The present disclosure relates generally to rotational components, such as gears for example, and, more particularly, to methods and sensors for detecting rotational position of a gear, ring, wheel, flexplate, or other rotational component.

Rotational position sensing of a rotating component may be used in a variety of applications including, but not limited to, angular speed measurement, distance traveled calculation, and absolute position encoding of the rotational component relative to, for example, a fixed component such as a hub or axle. It may also be used to determine a relative position of a first rotating component relative to a second rotating component, whose angular position is also sensed. Further, rotational position sensing may be utilized in other applications, for example, torque sensing, or calculation of applied torque. Thus there remains a need for improved methods of rotational position sensing.

SUMMARY

In one embodiment, a rotational position sensing device includes at least one sensor positioned adjacent a rotating component configured to rotate about an axis of rotation. At least one magnet is positioned at the rotating component such that a magnetic field of the at least one magnet affects the sensor and magnetizes a portion of the rotating component. The at least one sensor is configured to produce an output signal indicative of a magnetic flux, and therefore a position, of the rotating component.

Additionally or alternatively, in this or other embodiments the rotating component includes a plurality of teeth extending about an outer periphery of the rotating component.

Additionally or alternatively, in this or other embodiments the at least one sensor is arranged generally perpendicular to and axially aligned with the teeth of the rotating component.

Additionally or alternatively, in this or other embodiments a spacing between a plurality of adjacent sensors is substantially equal to a spacing between a tooth of the plurality of teeth of the rotating component and an adjacent valley.

Additionally or alternatively, in this or other embodiments at least one detector is positioned adjacent the rotating component.

Additionally or alternatively, in this or other embodiments the at least one detector is configured to synchronize a detection method with the teeth of the rotating component.

* Provided data
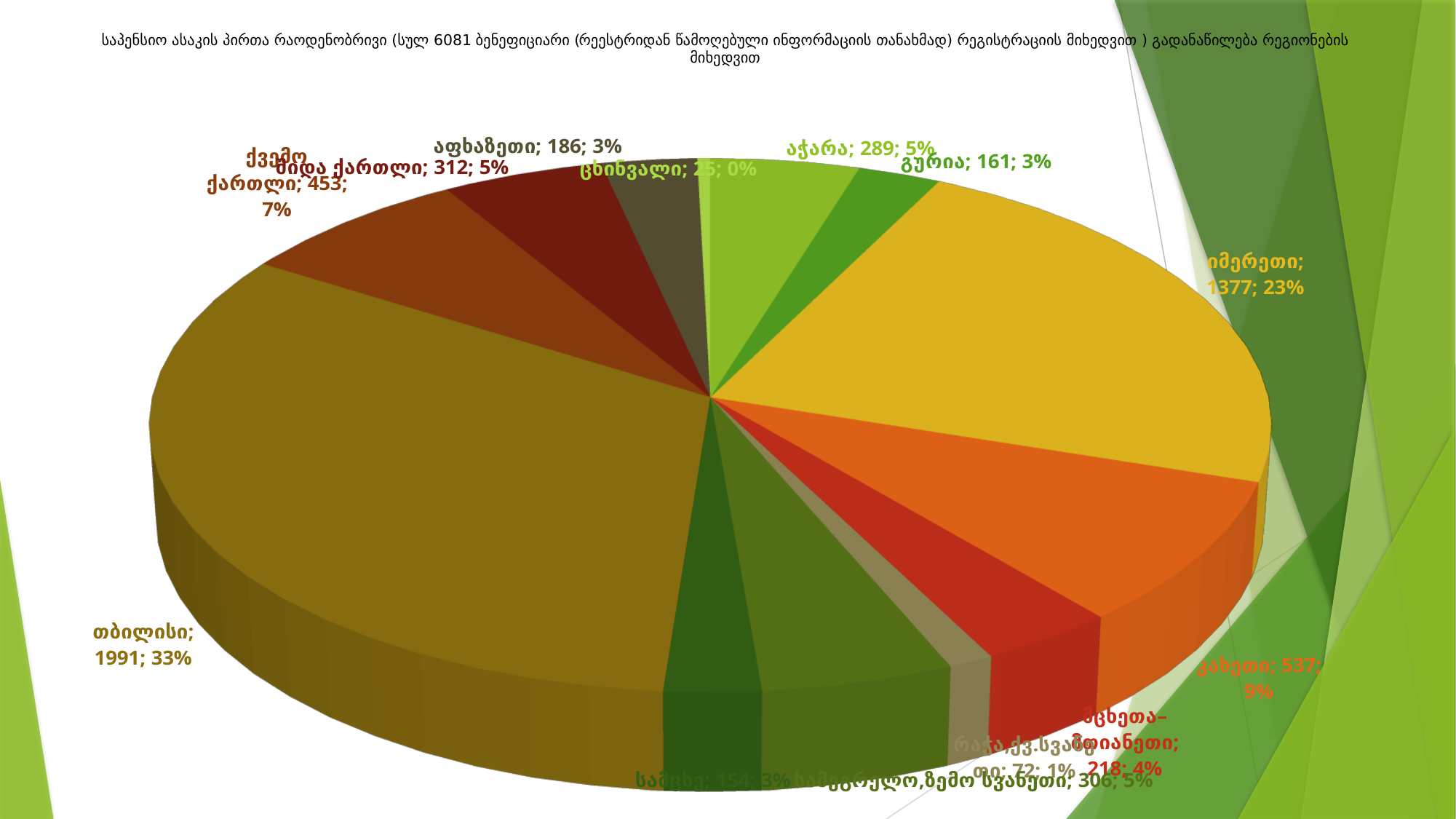
What value is shown for აჭარა? 289 What is the difference between the values for თბილისი and იმერეთი? 614 Which region has the largest slice of the pie? თბილისი Which is larger, the value for შიდა ქართლი or the value for აფხაზეთი? შიდა ქართლი What share of the pie does იმერეთი represent? 23% What value is shown for იმერეთი? 1377 What share of the pie does ქვემო ქართლი represent? 7% What kind of chart is shown on the slide? pie chart Which region has the smallest slice of the pie? ცხინვალი What value is shown for კახეთი? 537 How many regions (slices) are shown in the pie chart? 13 What value is shown for თბილისი? 1991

* Problem description
Reproduce word for word the part of the rotational position sensing text from "In one embodiment, a" up to and including "aligned with the teeth of the rotating component.". Nothing in the listing is needed for this.

* Finished exercise
In one embodiment, a rotational position sensing device includes at least one sensor positioned adjacent a rotating component configured to rotate about an axis of rotation. At least one magnet is positioned at the rotating component such that a magnetic field of the at least one magnet affects the sensor and magnetizes a portion of the rotating component. The at least one sensor is configured to produce an output signal indicative of a magnetic flux, and therefore a position, of the rotating component.

Additionally or alternatively, in this or other embodiments the rotating component includes a plurality of teeth extending about an outer periphery of the rotating component.

Additionally or alternatively, in this or other embodiments the at least one sensor is arranged generally perpendicular to and axially aligned with the teeth of the rotating component.